After renovation, the modernist home at 6500 S Eberhart Avenue designed in 1959 by the pioneering African-American architect Roger Margerum is back on the market.
The following is from an article by Dennis Rodkin that appeared in Crain’s Chicago Business, in March 2018 prior to the renovation.
“A California man who bought a modernist house in Woodlawn is a fan of its pioneering African-American architect, the late Roger Margerum, and plans to carefully restore it before putting it on the rental market.
“William King paid $117,500 on Feb. 27, 2018 for the the five-bedroom house, built in 1959 on Eberhart Avenue. He told Crain’s that he estimates the rehab, which will update all utility and mechanical systems as well as the home’s kitchen and two baths, will cost about $60,000.
“Margerum, who died in 2016, began his architecture career at prominent Chicago firm Skidmore Owings & Merrill, assigned to the firm’s design of the U.S. Air Force Academy in Colorado Springs, under visionary architect Walter Netsch. Margerum designed a small structure for the campus, the enclosure for an incinerator, but for a black man and a recent college graduate, ‘these opportunities were amazing,’ a former colleague told the Chicago Sun-Times when Margerum died. Margerum’s later work in Chicago includes the Austin branch of the Chicago Public Library and Libby Elementary School in Englewood.
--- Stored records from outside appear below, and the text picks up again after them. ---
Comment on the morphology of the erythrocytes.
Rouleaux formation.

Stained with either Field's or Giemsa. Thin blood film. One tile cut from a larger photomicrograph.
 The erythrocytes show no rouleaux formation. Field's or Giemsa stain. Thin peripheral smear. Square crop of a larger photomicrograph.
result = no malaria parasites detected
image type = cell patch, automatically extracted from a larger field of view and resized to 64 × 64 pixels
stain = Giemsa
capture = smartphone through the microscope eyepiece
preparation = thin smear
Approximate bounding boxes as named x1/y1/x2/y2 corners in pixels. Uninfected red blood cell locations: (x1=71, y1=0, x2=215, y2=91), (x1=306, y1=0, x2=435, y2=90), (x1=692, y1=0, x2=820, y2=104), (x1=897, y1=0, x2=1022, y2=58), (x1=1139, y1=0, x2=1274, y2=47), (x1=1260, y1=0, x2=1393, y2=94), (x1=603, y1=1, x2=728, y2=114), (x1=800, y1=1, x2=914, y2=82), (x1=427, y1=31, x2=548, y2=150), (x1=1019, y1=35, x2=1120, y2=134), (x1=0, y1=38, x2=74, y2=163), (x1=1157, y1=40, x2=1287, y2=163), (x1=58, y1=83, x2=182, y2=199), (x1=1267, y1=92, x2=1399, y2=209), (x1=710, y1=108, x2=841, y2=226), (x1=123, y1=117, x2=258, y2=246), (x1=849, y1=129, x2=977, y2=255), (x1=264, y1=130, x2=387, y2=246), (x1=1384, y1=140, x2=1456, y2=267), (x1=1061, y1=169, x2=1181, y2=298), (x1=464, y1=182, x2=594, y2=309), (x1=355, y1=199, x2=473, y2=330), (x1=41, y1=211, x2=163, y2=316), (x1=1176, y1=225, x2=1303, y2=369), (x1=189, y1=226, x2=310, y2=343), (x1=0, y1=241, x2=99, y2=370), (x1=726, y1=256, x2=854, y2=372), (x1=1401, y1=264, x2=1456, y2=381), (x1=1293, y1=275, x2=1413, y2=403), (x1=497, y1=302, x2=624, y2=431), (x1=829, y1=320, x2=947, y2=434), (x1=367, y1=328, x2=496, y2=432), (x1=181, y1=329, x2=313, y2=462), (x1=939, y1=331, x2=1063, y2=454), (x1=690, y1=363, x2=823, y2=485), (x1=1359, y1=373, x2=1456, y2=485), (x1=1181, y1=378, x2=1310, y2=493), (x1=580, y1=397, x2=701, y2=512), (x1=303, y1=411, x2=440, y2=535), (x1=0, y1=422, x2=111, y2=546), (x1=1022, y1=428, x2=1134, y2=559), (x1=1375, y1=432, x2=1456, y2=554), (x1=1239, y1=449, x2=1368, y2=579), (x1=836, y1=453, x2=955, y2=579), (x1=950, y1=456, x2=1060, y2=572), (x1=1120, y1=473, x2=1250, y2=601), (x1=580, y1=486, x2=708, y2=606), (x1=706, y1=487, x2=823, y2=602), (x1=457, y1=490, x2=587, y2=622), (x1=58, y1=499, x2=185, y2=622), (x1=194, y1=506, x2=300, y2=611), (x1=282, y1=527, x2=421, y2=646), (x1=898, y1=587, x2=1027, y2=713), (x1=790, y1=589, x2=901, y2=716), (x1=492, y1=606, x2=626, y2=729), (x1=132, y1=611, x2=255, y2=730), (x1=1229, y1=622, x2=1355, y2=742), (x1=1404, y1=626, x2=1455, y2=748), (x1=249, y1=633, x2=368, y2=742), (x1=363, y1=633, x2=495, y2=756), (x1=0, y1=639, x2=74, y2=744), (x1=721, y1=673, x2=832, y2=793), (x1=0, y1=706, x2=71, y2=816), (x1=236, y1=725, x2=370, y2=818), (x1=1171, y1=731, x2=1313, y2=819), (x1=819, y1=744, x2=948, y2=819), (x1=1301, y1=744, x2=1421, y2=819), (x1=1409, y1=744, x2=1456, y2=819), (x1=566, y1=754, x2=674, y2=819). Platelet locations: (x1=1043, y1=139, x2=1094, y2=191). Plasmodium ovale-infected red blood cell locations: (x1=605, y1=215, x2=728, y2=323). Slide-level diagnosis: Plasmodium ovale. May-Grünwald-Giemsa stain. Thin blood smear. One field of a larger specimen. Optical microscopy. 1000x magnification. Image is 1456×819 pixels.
“In 1959, Margerum designed a 1,600-square-foot house on Eberhart Avenue for Emmett Ingram, a physician. In a neighborhood of classic Chicago brick and greystone multi-flats and bungalows, the low-slung, emphatically modern house stands out as much as it must have then. On the outside it’s a blond brick box with walls of windows on both ends. Inside, the main feature that warms up the severity of the box is a pair of walnut walls, one straight and one curved. There’s more walnut in the basement, wrapping a family room and bar area.
“‘What Roger Margerum did with brick, glass and some walnut there is beautiful,” King said. “You can see he was influenced by Mies van der Rohe. I can’t wait to get in there and bring it back up.’ He said the renovations will ‘keep as much of it original as possible.’